- **Recensione fornita**:

^^^^^^^^

Circle (Aaron Hann, Mario Miscione, 2015) è un film quanto mai semplice nella sua realizzazione, basato interamente sull’infida attrazione esercitata dal suo concept: 50 sconosciuti (?) si risvegliano in una stanza buia, posizionati a cerchio su delle pedane dalle quali non si possono muovere, pena il liberarsi dalla cupola nera al centro di un raggio di energia non meglio identificata in grado di fulminare il malcapitato. Ogni due minuti, a prescindere dai tentativi di fuga e di aggiramento del meccanismo dei personaggi, un raggio colpisce una persona: è una scelta casuale? O si può fare qualcosa per decidere chi morirà?

Una scrittura elementare al servizio di dinamiche accattivanti

Come è facile intuire, la grande forza di Circle sta nel riuscire ad intercettare il morboso desiderio dello spettatore di scoprire chi riuscirà a sopravvivere. Il ritmo dato dalle continue e regolari morti sorregge la struttura del film che, fosse dovuto dipendere da un diverso escamotage narrativo, sarebbe rovinosamente crollato su se stesso, straziato dalla ripetitività e dalla prevedibilità degli scambi. I dialoghi infatti sono quanto di più banale nella sostanza, ma catchy e funzionali per l’evoluzione del plot: sono le dinamiche che si instaurano ad ipnotizzare lo spettatore

E per noi è divertente vederli accapigliarsi, è quasi come se condividessimo il punto di vista degli alieni che li hanno rapiti e messi lì per svolgere un qualche esperimento: come loro, noi li stiamo osservando, in attesa di individuare le loro debolezze e meschinità, grazie alla situazione di enorme stress psicologico in cui l’istinto di sopravvivenza ha spesso la meglio sui buoni sentimenti. La psicologia dei personaggi è quanto di più sommario e abbozzato si possa immaginare. Sono degli stereotipi viventi che, con la loro varietà di etnia, classe sociale, religione ed età, riescono a ridurre all’osso le più grandi contraddizioni della società americana. Ovviamente, lo scotto da pagare per un così ampio e variegato parterre di personaggi è, come accennavo, la monodimensionalità e il mancato approfondimento di tutti.

Non ci si identifica con nessuno – una pozzanghera è più profonda della psicologia del personaggio più approfondito. Ci si limita ad osservare, giudicare e parteggiare, in attesa del prossimo che dovrà morire.

^^^^^^^^

- **Dati forniti**:
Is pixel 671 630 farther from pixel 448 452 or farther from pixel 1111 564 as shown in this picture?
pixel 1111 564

^^^^^^^^

- **Consegna 1**: Secondo la recensione di Circle, ogni quanto tempo un raggio colpisce una persona?
- **Consegna 2**: Riproduci dalla recensione di Circle il brano che inizia con "Non ci si identifica" e prosegue fino a "che dovrà morire.".
- **Consegna 3**: Prosegui la recensione di Circle dopo l'ultima frase riportata.
I dati provengono da una fonte diversa.

- **Risultato 1**: Ogni due minuti.

- **Risultato 2**:
Non ci si identifica con nessuno – una pozzanghera è più profonda della psicologia del personaggio più approfondito. Ci si limita ad osservare, giudicare e parteggiare, in attesa del prossimo che dovrà morire.

- **Risultato 3**:
CREDITS: Web

Un microcosmo retto dall’istinto di sopravvivenza

Circle ci mostra i trucchi, i maneggi e la facilità con cui l’opinione pubblica – di fatto i 50 personaggi rappresentano una società in miniatura – viene plasmata, indirizzata e raggirata, spesso da chi meno ci si aspetta. Una scena emblematica, e che – purtroppo – strappa una risata involontaria, è quella in cui il soldato, nella foga di decidere chi eliminare, urla: “Everybody vote for the black guy!”. Nonostante la morale, l’etica, le belle parole e il ruolo istituzionale rivestito, anche lui reputa l’afroamericano il più sacrificabile.

E questo è, in buona sostanza, il messaggio che il film, abbastanza maldestramente e concentrandosi per lo più sullo stupire lo spettatore, vuole dare: le apparenze ingannano, e il finale non farà altro che sottoscrivere questa massima. Non c’è un singolo personaggio che ci dia un’impressione genuina di innocenza e sincerità, temiamo che il fine ultimo di tutti sia l’autoconservazione. Tra la ragazza incinta e la bambina, è forse quest’ultima quella che più si avvicina ad un ideale di verginità intellettuale e morale ma, significativamente, lei non interverrà mai nel dibattito per la vita che ha luogo tra i prigionieri del cerchio.

Un aperitivo prima dell’orrore

È un’opera veramente godibile, soprattutto per chi ama i survival o i film che si svolgono in un unico ambiente. Ricorda le atmosfere che i più hanno potuto conoscere e apprezzare grazie ad opere come Black Mirror. Idealmente è un apripista perfetto per una serata di Halloween all’insegna del cinema, un aperitivo da gustare prima dell’orrore vero. Da vedere quando ancora la notte non è iniziata, quando ancora vogliamo indugiare nel clima conviviale e giocoso della serata, prima di buttarci nel baratro dei nostri incubi.